LINK24NEWS-SIMALUNGUN, 65 SMP di Kabupaten Simalungun menerima dana operasional satuan pendidikan (BOSP) sebesar Rp 28.374.360.349 hingga 30 November 2023.
Baca juga : https://link24news.com/penyimpangan-dana-bosp-di-smp-negeri-2-silimakuta-kepsek-sempat-sebut-tidak-ada
Di tengah penggunaan belanja dana BOSP tersebut, SMP N 1 Tanah Jawa, SMP N 2 Tanah Jawa, SMP N 2 Raya melakukan penyimpangan. Hingga menimbulkan kebocoran keuangan negara mencapai Rp 69.716.080.

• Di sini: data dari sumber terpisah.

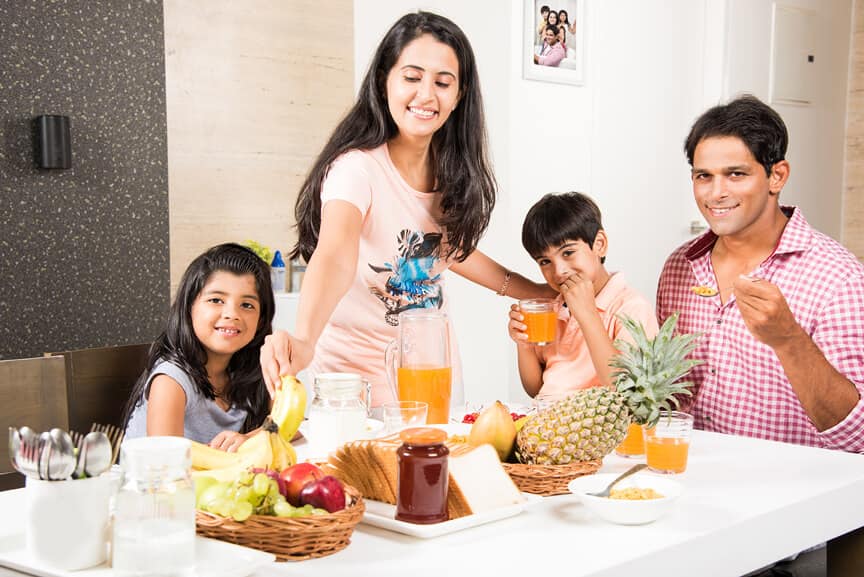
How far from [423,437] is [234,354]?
128cm

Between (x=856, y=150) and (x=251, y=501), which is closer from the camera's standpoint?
(x=251, y=501)

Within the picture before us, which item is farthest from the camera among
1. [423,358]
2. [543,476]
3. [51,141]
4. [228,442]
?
[51,141]

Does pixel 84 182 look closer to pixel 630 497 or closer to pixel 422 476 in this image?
pixel 422 476

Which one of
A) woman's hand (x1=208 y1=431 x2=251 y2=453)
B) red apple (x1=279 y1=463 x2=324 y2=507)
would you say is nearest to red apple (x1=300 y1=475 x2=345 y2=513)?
red apple (x1=279 y1=463 x2=324 y2=507)

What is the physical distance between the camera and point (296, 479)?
1230mm

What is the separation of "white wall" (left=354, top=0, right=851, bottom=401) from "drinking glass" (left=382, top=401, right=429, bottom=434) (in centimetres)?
290

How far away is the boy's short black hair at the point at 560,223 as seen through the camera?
2398 millimetres

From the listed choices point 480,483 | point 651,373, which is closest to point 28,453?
point 480,483

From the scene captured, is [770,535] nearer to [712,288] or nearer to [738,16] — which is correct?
[712,288]

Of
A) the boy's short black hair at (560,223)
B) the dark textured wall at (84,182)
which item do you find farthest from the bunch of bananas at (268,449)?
the dark textured wall at (84,182)

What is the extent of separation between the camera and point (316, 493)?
3.97 feet

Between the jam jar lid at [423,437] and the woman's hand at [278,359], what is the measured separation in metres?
0.38

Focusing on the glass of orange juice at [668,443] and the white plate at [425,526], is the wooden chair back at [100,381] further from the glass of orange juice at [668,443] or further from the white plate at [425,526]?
the glass of orange juice at [668,443]

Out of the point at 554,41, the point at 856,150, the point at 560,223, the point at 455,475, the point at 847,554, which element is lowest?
the point at 847,554
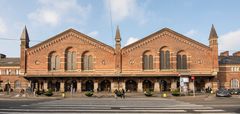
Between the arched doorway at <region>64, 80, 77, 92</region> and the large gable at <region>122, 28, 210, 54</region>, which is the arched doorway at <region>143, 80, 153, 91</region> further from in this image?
the arched doorway at <region>64, 80, 77, 92</region>

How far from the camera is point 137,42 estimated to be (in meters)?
57.5

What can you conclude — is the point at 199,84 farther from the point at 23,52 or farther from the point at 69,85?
the point at 23,52

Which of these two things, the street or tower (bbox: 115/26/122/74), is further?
tower (bbox: 115/26/122/74)

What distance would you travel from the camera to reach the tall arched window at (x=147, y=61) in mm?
57594

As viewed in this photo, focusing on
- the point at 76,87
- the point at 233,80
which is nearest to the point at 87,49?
the point at 76,87

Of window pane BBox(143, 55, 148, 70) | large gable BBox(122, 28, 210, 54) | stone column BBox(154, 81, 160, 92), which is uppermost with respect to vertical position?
large gable BBox(122, 28, 210, 54)

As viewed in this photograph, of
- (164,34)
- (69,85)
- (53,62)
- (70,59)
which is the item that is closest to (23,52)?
(53,62)

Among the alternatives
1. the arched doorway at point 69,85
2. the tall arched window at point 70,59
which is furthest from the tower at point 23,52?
the arched doorway at point 69,85

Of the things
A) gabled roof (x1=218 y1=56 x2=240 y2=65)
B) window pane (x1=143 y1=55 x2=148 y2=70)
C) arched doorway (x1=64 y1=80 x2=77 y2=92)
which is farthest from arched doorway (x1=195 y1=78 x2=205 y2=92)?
arched doorway (x1=64 y1=80 x2=77 y2=92)

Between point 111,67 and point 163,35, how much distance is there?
1193 centimetres

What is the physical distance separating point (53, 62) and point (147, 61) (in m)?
18.6

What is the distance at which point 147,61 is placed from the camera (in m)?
57.8

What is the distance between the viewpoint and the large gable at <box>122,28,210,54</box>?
57344 millimetres

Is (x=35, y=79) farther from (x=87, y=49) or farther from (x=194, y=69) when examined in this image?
(x=194, y=69)
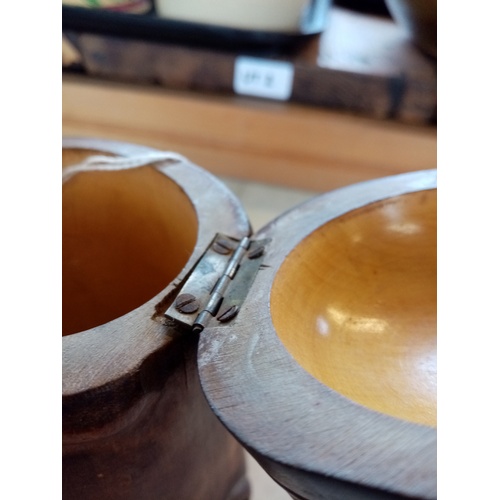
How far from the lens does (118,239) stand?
1.93 feet

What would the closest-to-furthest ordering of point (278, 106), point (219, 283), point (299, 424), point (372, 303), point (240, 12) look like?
point (299, 424) → point (219, 283) → point (372, 303) → point (240, 12) → point (278, 106)

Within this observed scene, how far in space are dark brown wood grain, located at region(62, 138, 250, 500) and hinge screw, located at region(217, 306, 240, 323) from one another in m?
0.02

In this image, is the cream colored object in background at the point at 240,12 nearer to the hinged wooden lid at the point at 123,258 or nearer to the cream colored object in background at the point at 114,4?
the cream colored object in background at the point at 114,4

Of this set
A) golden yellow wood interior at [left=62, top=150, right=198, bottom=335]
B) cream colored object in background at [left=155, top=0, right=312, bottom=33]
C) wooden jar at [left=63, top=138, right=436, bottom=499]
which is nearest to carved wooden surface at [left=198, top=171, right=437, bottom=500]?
wooden jar at [left=63, top=138, right=436, bottom=499]

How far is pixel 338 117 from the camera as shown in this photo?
0.91 m

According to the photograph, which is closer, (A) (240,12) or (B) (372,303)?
(B) (372,303)

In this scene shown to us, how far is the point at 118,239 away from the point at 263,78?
44cm

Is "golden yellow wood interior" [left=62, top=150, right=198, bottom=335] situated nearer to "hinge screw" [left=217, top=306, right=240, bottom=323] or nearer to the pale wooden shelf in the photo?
"hinge screw" [left=217, top=306, right=240, bottom=323]

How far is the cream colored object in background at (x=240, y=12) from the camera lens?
2.68 ft

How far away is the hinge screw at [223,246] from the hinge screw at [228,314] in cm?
6

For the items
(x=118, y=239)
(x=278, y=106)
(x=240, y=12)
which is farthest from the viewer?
(x=278, y=106)

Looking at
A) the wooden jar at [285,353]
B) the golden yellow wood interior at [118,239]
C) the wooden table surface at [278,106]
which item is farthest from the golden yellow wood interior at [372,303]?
the wooden table surface at [278,106]

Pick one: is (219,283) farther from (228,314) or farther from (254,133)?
(254,133)

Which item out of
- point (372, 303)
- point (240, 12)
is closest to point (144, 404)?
point (372, 303)
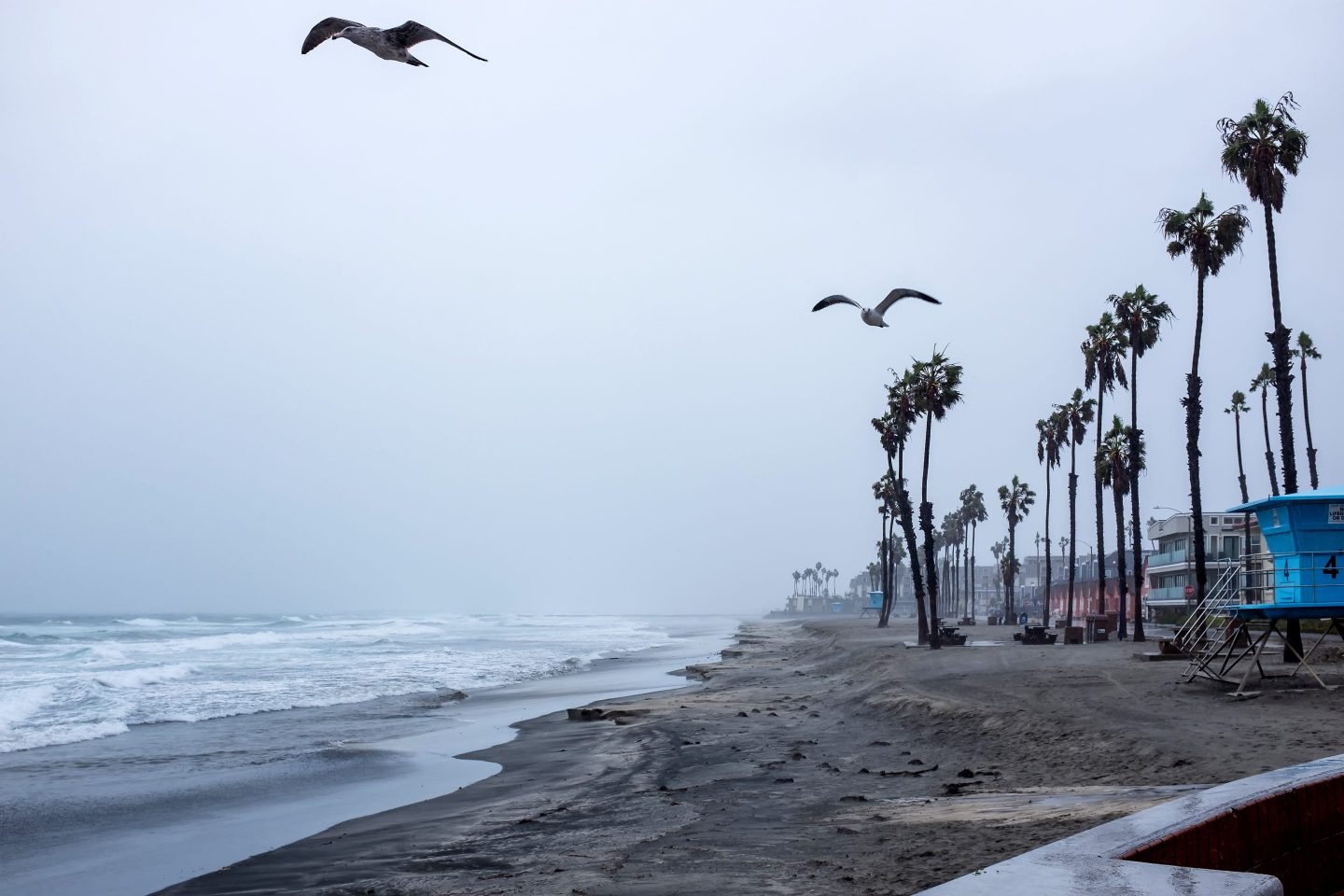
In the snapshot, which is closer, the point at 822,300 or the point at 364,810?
the point at 364,810

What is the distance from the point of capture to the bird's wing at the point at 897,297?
15.4m

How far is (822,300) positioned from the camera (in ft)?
55.2

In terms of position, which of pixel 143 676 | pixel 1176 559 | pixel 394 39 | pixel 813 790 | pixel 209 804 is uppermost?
pixel 394 39

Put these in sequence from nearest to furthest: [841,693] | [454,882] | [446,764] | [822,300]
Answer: [454,882]
[822,300]
[446,764]
[841,693]

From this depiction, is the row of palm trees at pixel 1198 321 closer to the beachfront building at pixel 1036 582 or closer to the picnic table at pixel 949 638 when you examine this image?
the picnic table at pixel 949 638

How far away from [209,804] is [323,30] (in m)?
11.0

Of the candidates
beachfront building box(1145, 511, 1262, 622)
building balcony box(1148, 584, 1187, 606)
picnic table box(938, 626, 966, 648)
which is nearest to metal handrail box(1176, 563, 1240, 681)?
picnic table box(938, 626, 966, 648)

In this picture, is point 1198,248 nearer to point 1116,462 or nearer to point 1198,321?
point 1198,321

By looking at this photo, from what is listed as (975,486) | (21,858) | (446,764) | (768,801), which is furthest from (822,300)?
(975,486)

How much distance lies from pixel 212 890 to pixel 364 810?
3881mm

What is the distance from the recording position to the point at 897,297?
16.3 m

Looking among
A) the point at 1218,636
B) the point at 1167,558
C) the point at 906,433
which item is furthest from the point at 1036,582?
the point at 1218,636

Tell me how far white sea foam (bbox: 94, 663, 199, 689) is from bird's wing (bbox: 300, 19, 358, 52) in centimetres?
2970

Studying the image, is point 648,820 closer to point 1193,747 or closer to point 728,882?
point 728,882
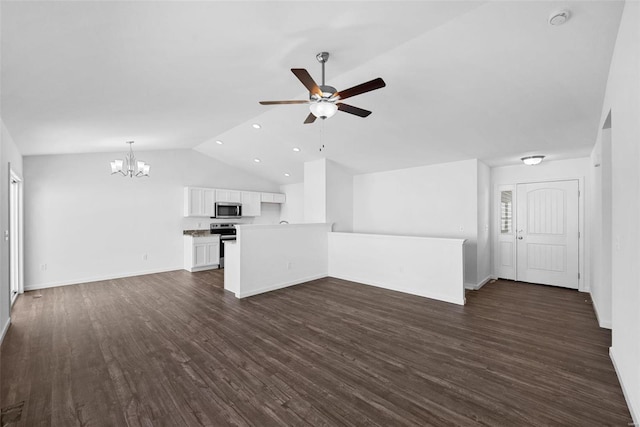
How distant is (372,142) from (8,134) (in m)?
5.22

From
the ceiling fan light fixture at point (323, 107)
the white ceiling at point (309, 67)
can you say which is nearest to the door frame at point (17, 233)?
the white ceiling at point (309, 67)

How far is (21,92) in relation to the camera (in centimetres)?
249

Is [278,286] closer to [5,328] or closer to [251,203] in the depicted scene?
→ [5,328]

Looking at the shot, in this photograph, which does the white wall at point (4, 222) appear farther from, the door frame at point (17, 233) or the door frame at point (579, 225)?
the door frame at point (579, 225)

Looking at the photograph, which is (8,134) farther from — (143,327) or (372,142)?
(372,142)

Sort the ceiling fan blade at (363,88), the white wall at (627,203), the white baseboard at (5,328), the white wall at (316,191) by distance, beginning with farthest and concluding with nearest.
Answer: the white wall at (316,191) → the white baseboard at (5,328) → the ceiling fan blade at (363,88) → the white wall at (627,203)

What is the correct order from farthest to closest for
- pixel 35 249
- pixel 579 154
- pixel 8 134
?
pixel 35 249, pixel 579 154, pixel 8 134

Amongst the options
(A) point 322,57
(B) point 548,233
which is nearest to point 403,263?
(B) point 548,233

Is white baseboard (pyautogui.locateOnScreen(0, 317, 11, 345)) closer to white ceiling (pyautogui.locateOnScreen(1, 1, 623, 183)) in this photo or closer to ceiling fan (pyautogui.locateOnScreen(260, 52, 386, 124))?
white ceiling (pyautogui.locateOnScreen(1, 1, 623, 183))

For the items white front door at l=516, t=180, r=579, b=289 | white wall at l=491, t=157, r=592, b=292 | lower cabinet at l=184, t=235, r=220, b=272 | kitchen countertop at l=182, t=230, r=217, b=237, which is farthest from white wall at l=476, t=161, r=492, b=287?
kitchen countertop at l=182, t=230, r=217, b=237

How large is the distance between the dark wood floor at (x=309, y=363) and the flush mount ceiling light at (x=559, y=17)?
9.38 feet

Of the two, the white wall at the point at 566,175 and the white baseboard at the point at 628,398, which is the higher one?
the white wall at the point at 566,175

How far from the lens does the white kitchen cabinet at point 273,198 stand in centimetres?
874

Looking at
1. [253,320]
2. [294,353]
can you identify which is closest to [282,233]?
[253,320]
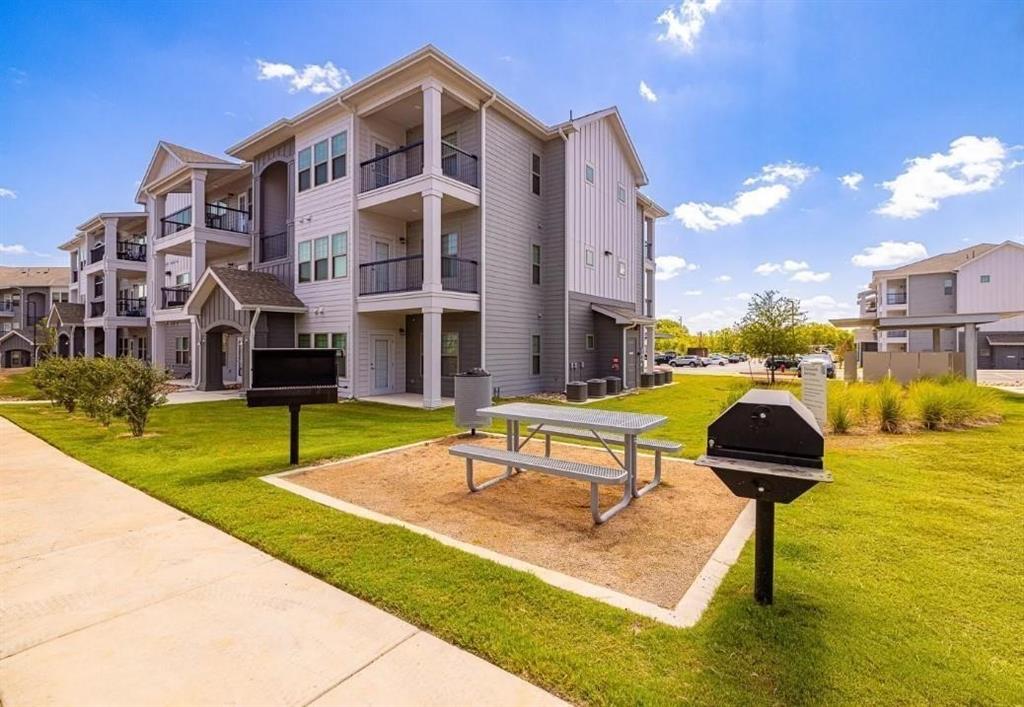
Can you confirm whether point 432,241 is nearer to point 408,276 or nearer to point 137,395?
point 408,276

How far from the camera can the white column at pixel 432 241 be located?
46.0 feet

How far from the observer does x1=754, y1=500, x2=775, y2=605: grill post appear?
3070mm

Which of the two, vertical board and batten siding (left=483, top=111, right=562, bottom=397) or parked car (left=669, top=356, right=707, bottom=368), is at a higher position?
vertical board and batten siding (left=483, top=111, right=562, bottom=397)

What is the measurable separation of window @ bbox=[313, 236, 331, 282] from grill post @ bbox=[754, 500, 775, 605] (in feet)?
56.3

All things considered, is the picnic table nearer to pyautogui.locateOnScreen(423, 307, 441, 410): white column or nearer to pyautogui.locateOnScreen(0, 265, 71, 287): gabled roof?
pyautogui.locateOnScreen(423, 307, 441, 410): white column

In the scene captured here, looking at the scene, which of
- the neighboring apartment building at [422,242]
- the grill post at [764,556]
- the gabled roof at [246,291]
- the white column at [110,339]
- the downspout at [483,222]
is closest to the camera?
the grill post at [764,556]

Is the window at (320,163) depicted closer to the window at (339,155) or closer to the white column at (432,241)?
the window at (339,155)

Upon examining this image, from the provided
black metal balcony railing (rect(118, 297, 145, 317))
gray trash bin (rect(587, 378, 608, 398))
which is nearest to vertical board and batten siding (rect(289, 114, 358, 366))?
gray trash bin (rect(587, 378, 608, 398))

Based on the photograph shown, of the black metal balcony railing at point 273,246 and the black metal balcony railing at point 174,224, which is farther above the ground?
the black metal balcony railing at point 174,224

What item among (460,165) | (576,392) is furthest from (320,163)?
(576,392)

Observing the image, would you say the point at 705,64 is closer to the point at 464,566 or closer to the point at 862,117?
the point at 862,117

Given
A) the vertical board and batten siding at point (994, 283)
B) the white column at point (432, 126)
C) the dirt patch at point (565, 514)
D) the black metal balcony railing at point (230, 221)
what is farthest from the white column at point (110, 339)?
the vertical board and batten siding at point (994, 283)

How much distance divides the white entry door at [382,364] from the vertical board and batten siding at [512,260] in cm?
454

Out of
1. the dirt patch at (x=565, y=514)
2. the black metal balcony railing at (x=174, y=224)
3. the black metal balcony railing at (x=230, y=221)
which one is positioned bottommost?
the dirt patch at (x=565, y=514)
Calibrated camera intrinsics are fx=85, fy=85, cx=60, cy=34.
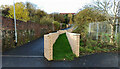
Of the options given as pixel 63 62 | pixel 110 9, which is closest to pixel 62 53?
pixel 63 62

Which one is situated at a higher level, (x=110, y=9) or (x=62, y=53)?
(x=110, y=9)

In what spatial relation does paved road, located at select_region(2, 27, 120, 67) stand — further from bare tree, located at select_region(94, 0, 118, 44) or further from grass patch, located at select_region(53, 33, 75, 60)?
bare tree, located at select_region(94, 0, 118, 44)

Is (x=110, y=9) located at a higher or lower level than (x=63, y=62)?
higher

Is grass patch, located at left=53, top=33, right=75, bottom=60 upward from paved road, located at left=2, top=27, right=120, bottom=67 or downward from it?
upward

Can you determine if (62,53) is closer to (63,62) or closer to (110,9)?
(63,62)

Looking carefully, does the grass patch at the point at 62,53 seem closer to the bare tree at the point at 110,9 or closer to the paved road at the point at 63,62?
the paved road at the point at 63,62

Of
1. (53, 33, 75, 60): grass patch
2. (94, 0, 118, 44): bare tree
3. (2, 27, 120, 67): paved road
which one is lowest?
(2, 27, 120, 67): paved road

Berdasarkan data yang diperoleh link24news, Badan Pemeriksa Keuangan Perwakilan Sumatera Utara melakukan uji petik, dimana SMP N 1 Tanah Jawa pertanggungjawaban belanja dana BOSP tidak sesuai senyatanya sebesar Rp 12.405.000. Bukti pertanggungjawaban yang dilampirkan sebesar Rp 23.200.000 dan hasil konfirmasi sebesar Rp 10.795.000.
Sedangkan SMP N 2 Tanah Jawa, dana BOSP yang tidak sesuai kondisi senyatanya sebesar Rp 36.383.080. Penyimpangan tersebut berasal dari bukti pertanggung jawaban yang dilampirkan Rp 249.080.800 dan hasil konfirmasi Rp 212.697.720
Selain itu, penyimpangan di SMP N 2 Tanah Jawa juga terjadi pada pembayaran lembur operator Dapodik dan lembur operator Bos. Dalam hal ini pembayaran lembur tidak sesuai juknis BOSP Rp 5.700.00.
Penyimpangan dana BOSP juga terjadi di SMP N 2 Raya. BPK Perwakilan Provinsi Sumatera Utara mencatatkan Rp 10.728.000 yang tidak sesuai kondisi senyatanya. SMP N 2 Raya melampirkan bukti pertanggungjawaban Rp 103.438.000 dan hasil pemeriksaan Rp 92.710.000. Ditambah pembayaran lembur operator BOS tidak sesuai juknis sebesar Rp 4.500.000
Ketika dikonfirmasi kepala sekolah (kepsek) SMP N 1 Tanah Jawa, Paimin Tanjung dan Kepsek SMP N 2 Tanah Jawa, Bukit Haloho kompak diam.
Layanan konfirmasi melalui aplikasi WA terhadap kedua kepala sekolah ini belum dijawab.
Sementara kepala sekolah SMP N 2 Raya, Juliaman Purba mengakui penyimpangan tersebut.
“Kami sampaikan bahwa bulan 11 tahun 2023 udah diperiksa BPK dan Inspektorat propinsi dan kami telah pengembalian,” jawab Kepsek Juliaman melalui WA, Jumat lalu (5/7/2024).